Mac – Is it safe to thin out Time Machine backups by deduplicating files

time-machine

When I move a large file between folders, I notice that Time Machine takes a long time on the next hourly backup. Apparently, it is quite stupid and considers a file move just like a deletion and an addition of a completely new file…

Since my backups are getting quite large, I'd like to shrink them by removing duplicate files across the backup sets. Would it be safe to simply run fdupes or a similar program on the backup sets? If not, would it be reasonable to instead use some custom script that replaces each found dupe with a hardlink to the duped file?

Best Answer

No, you cannot run most deduplicator applications on a time-machine backup.

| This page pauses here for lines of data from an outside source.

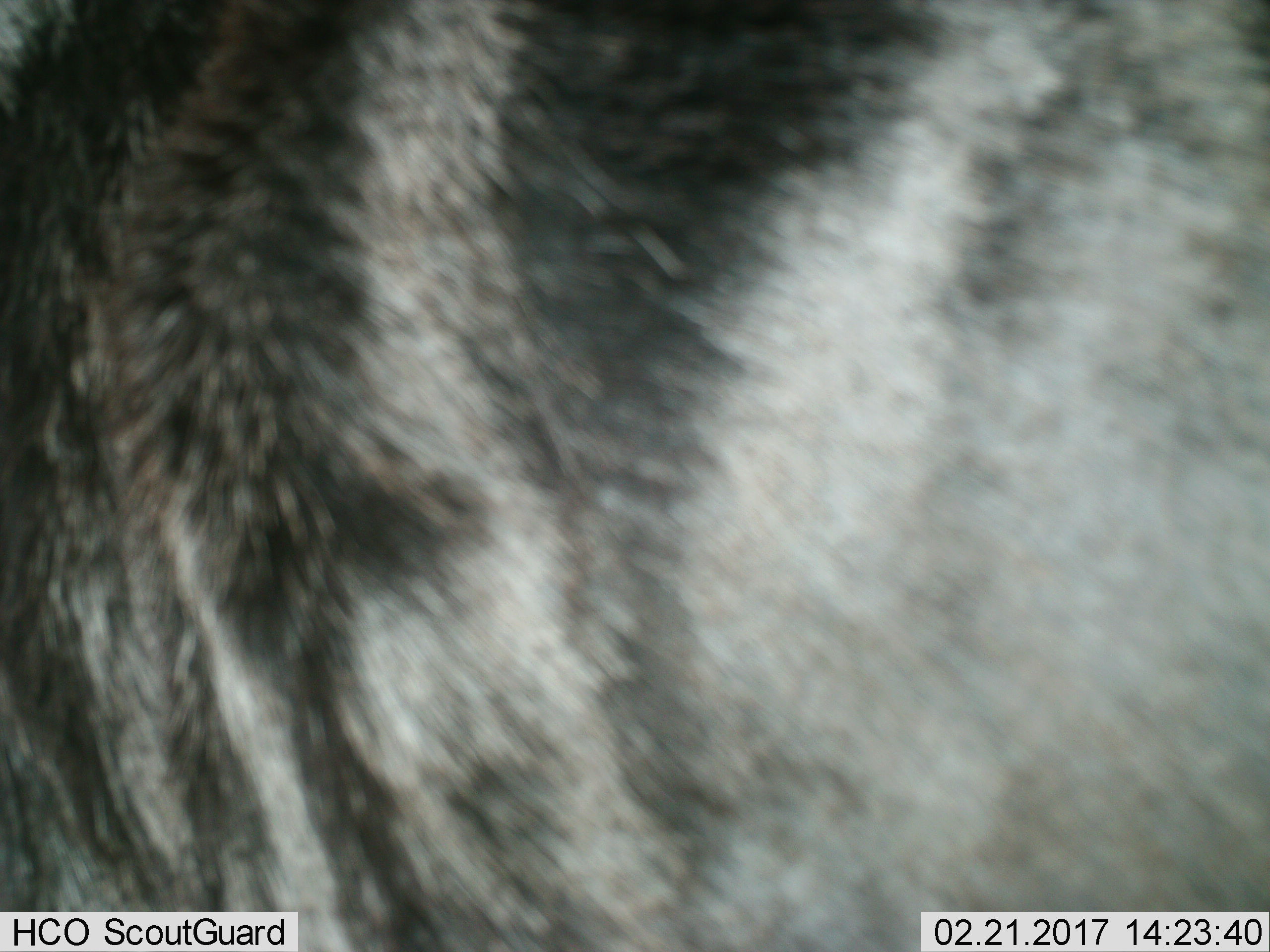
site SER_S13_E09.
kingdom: Animalia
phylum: Chordata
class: Mammalia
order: Artiodactyla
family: Bovidae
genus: Connochaetes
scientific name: Connochaetes taurinus taurinus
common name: blue wildebeest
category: wildebeestblue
Wildebeestblue (blue wildebeest) (Connochaetes taurinus taurinus), count 1. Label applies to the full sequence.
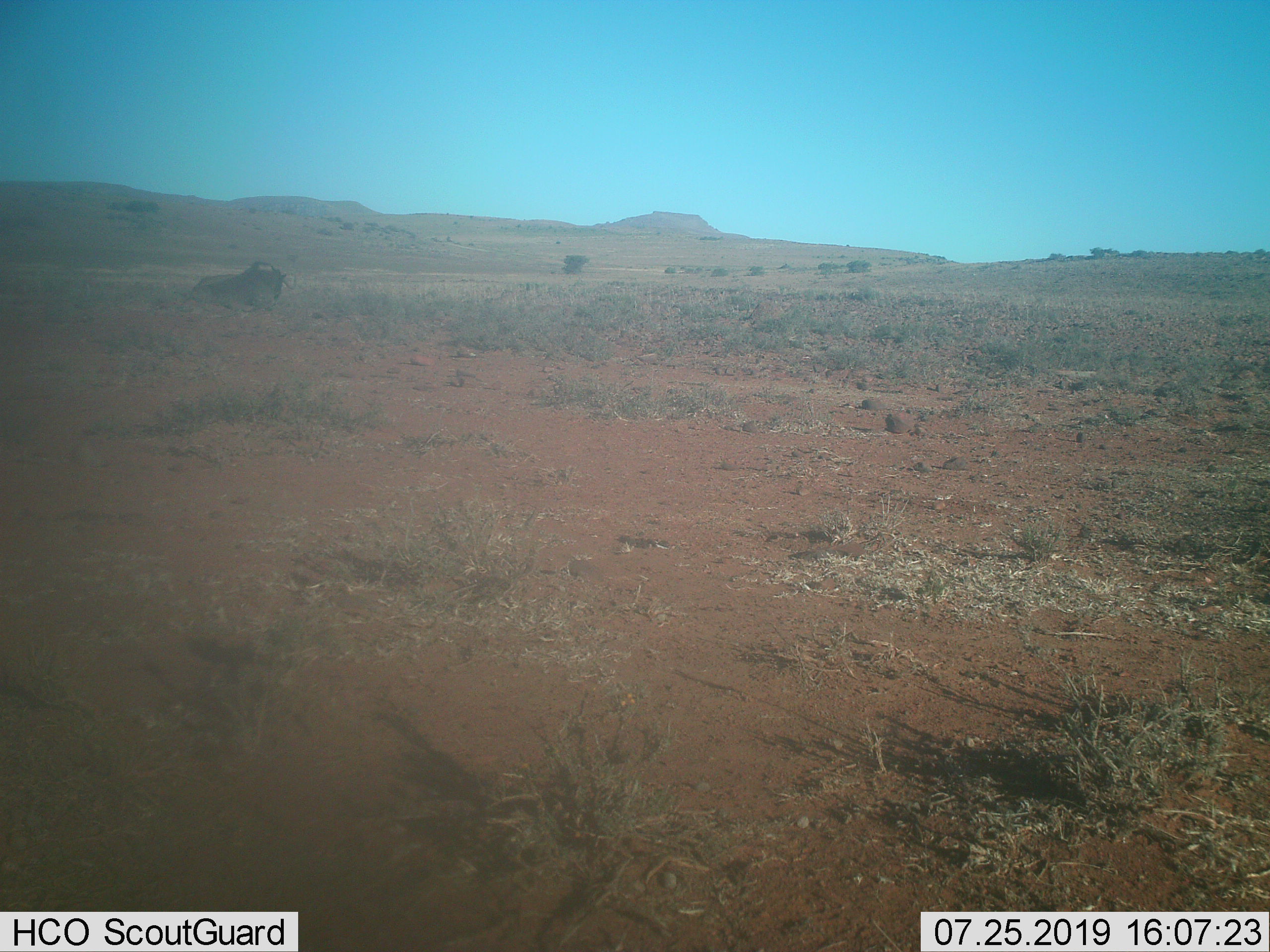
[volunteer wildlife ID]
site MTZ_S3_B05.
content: unidentified animal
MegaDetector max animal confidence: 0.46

Time machine makes extensive use of hard-links internally. Any application that is not aware of this will find hundreds or thousands of false duplicates (which are really hard-links to the same file), and proceed to hose your time machine backup. Apple also seems to do some filesystem-specific stuff in the backup too, which is why it needs to be on a HFS+ volume (either a entire drive, or a .sparseimage on a network share).

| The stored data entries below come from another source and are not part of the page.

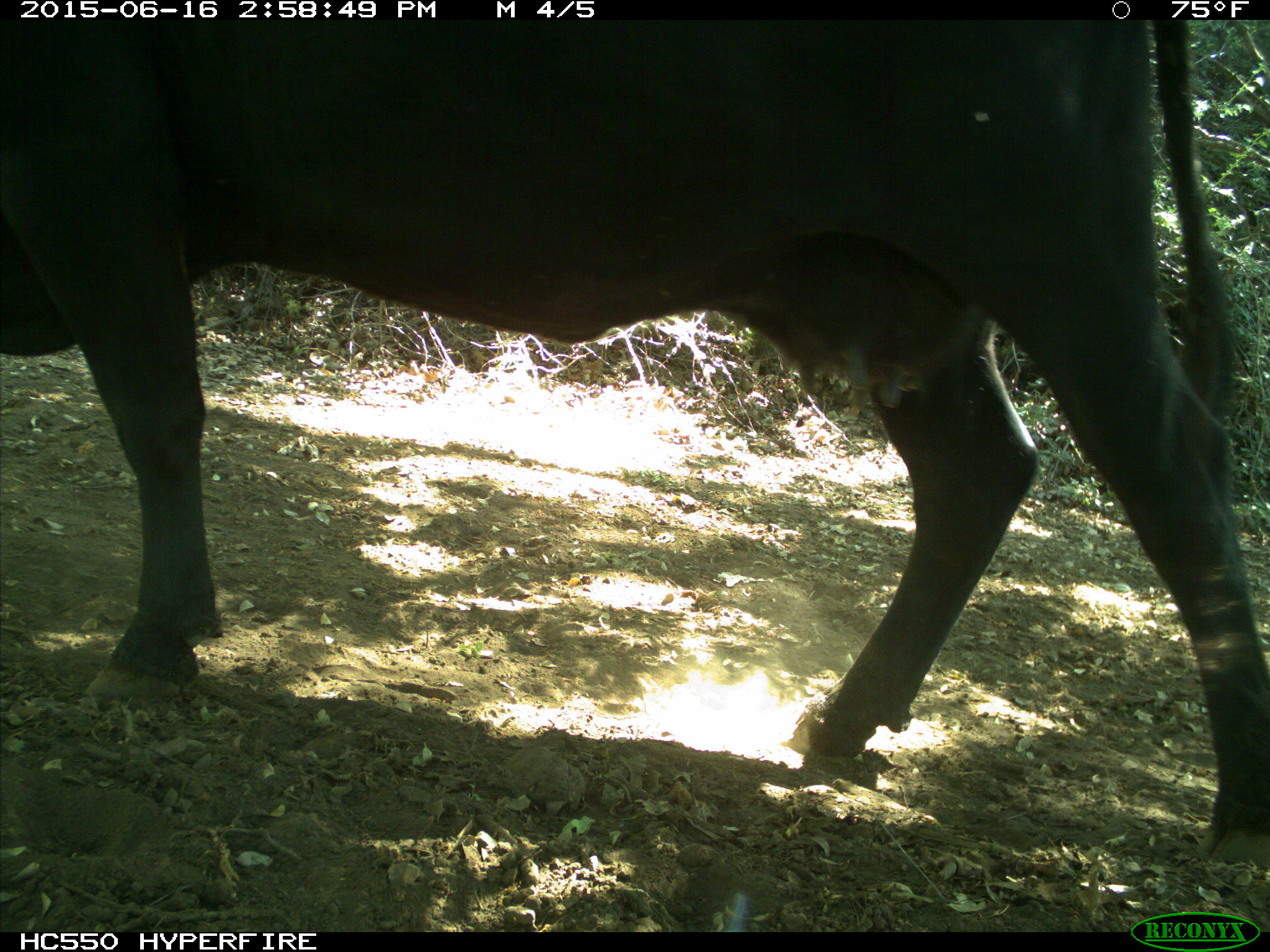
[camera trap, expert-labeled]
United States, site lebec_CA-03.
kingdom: Animalia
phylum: Chordata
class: Mammalia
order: Artiodactyla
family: Bovidae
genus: Bos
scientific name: Bos taurus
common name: domestic cow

A lot of the complexity within the time machine mechanism is poorly or undocumented entirely, and if you break something, time machine will simply not work, without any meaningful documentation. If your deduplicator is hard-link aware, it may work, but it has equal chances of hosing something, from which you cannot recover.

Really, there does not seem to be any decent tools for managing time-machine images, unfortunately.